ПРИВЕДЁННЫЙ ТЕКСТ:
"""

По мысли Яусса, горизонт ожидания складывается из трех компонентов, первые два из которых внутрилитературные, а третий – внелитературный: 1) известные (литературные) нормы и имманентная поэтика жанра; 2) имплицитные связи с уже известными произведениями, вошедшими в историю литературы; 3) релевантный эпохе тип соотношения вымысла и реальности. В процессе чтения «узнаваемые» моменты произведения задают некую инерцию восприятия, способствуя формированию в читательском сознании определенного горизонта ожидания как некой нормативной матрицы. Отдельные элементы этой матрицы впоследствии действительно могут быть «обнаружены» в читаемом произведении, упрочивая горизонт ожидания, однако эти элементы могут также и отрицаться, пародироваться или варьироваться в тексте. Процесс рецепции, по Яуссу, являет собой, таким образом, череду актов выстраивания определенного горизонта ожидания с последующим неизбежным изменением данного горизонта. Последнее же происходит в результате соотнесения наличного горизонта ожидания с текстовыми сигналами, направленными «в идеале» на создание некоего транссубъективного горизонта понимания, который должен определять действие текста. Конфронтации читательского горизонта ожидания и литературного произведения приводит, по Яуссу, к проблематизации горизонта эпохи, что выражается, не в последней степени, в появлении широкого спектра критических откликов на тот или иной текст. Последнее, по мнению Яусса, нередко и выступает свидетельством высокого эстетического качества «спорного» произведения.

"""

ЗАПИСИ НАБОРА ДАННЫХ:
"""

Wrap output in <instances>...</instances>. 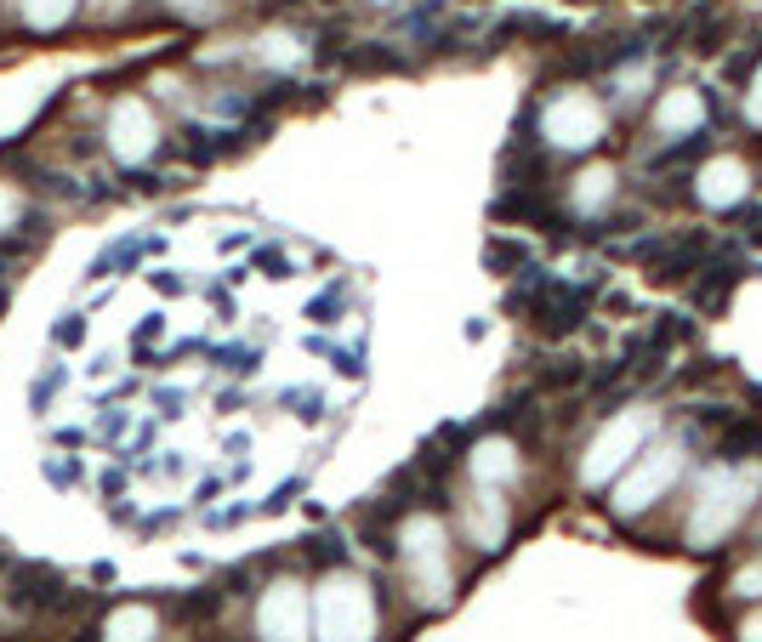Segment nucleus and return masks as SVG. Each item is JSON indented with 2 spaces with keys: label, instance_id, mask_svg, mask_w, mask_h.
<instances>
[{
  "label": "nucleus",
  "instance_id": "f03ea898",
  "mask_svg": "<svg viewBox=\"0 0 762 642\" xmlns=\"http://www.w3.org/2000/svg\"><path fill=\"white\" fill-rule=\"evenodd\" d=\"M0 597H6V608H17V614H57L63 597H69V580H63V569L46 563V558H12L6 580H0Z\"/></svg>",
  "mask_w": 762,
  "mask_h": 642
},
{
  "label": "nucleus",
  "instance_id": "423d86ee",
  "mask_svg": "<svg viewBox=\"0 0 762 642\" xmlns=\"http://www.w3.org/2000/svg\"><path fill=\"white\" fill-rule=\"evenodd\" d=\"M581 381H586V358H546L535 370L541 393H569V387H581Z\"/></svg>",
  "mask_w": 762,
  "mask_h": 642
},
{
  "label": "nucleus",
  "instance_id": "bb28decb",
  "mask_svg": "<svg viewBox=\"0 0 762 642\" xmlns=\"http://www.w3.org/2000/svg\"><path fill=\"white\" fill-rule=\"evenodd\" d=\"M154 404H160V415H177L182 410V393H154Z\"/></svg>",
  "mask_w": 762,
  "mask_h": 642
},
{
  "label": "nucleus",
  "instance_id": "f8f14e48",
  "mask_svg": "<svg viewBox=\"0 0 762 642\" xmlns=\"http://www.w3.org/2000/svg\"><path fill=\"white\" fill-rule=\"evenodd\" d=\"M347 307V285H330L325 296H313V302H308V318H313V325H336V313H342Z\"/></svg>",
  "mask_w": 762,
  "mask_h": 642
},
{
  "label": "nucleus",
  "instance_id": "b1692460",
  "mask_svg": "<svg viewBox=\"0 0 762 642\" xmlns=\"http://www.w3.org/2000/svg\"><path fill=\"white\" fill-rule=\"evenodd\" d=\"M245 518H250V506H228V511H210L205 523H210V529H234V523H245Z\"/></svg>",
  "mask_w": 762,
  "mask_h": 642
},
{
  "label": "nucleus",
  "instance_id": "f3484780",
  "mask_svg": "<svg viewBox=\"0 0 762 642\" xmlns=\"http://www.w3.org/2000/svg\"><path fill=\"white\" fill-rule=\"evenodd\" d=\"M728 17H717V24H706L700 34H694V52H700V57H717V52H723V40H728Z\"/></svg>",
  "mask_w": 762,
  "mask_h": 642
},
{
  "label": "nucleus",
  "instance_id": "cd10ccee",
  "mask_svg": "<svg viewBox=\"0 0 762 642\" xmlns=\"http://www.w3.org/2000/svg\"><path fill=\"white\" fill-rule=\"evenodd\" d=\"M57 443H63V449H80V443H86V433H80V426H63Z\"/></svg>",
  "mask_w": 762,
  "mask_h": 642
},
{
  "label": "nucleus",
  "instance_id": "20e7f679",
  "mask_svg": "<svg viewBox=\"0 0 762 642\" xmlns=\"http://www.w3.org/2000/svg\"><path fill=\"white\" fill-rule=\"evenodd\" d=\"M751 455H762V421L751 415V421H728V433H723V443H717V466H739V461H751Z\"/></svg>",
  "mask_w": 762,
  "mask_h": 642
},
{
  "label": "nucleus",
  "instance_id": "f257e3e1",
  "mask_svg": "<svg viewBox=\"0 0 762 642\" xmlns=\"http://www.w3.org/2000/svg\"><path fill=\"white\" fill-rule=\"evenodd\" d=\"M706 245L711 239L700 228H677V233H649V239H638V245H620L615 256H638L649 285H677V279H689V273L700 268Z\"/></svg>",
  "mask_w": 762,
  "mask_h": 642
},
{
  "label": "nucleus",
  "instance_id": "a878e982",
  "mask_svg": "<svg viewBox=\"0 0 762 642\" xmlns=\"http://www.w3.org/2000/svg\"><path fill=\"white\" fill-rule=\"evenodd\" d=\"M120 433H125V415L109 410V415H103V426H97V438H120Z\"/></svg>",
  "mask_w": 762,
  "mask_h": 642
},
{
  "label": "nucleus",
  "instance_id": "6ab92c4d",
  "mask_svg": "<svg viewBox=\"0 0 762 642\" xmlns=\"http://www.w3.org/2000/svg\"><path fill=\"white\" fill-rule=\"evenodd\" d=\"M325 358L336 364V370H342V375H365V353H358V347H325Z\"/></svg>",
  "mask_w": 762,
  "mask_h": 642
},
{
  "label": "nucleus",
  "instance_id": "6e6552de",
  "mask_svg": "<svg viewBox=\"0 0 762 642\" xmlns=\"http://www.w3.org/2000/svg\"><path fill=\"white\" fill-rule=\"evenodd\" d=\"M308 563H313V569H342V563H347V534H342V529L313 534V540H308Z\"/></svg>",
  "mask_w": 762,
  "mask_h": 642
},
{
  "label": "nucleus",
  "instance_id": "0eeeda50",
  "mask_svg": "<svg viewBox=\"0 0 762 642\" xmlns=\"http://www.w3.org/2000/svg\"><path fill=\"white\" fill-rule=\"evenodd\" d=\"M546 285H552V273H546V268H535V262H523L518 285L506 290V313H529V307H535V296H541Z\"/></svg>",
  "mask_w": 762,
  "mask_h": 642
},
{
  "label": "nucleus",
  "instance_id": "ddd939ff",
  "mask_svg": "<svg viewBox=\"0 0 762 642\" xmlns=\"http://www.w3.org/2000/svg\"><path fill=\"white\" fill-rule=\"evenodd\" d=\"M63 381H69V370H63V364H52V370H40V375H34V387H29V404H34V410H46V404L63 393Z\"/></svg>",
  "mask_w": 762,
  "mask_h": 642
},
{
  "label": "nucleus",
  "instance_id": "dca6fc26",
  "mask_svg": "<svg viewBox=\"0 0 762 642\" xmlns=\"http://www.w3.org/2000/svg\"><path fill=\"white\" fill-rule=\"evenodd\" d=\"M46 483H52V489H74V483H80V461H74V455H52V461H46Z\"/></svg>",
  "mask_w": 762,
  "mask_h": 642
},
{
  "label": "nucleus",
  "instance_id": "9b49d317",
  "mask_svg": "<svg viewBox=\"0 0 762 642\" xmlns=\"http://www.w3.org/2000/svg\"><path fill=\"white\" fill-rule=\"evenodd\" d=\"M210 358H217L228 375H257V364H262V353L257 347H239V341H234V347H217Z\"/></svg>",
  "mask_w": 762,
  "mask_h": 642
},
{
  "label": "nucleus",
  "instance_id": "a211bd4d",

"""

ЦЕЛЬ:
Ответьте на вопросы по фрагменту о горизонте ожидания:
(a) Из скольких компонентов, по мысли Яусса, складывается горизонт ожидания и какой из них внелитературный?
(b) Что, кроме «обнаружения» в произведении, может происходить в тексте с отдельными частями нормативной матрицы?
(c) Свидетельством чего, по мнению Яусса, нередко выступает широкий спектр критических откликов на текст?
Записи никак не связаны с фрагментом о горизонте ожидания.

ПОЛНЫЙ ОТВЕТ:
(a) Горизонт ожидания складывается из трех компонентов. Внелитературный из них третий: релевантный эпохе тип соотношения вымысла и реальности.
(b) Они могут отрицаться, пародироваться или варьироваться.
(c) Высокого эстетического качества «спорного» произведения.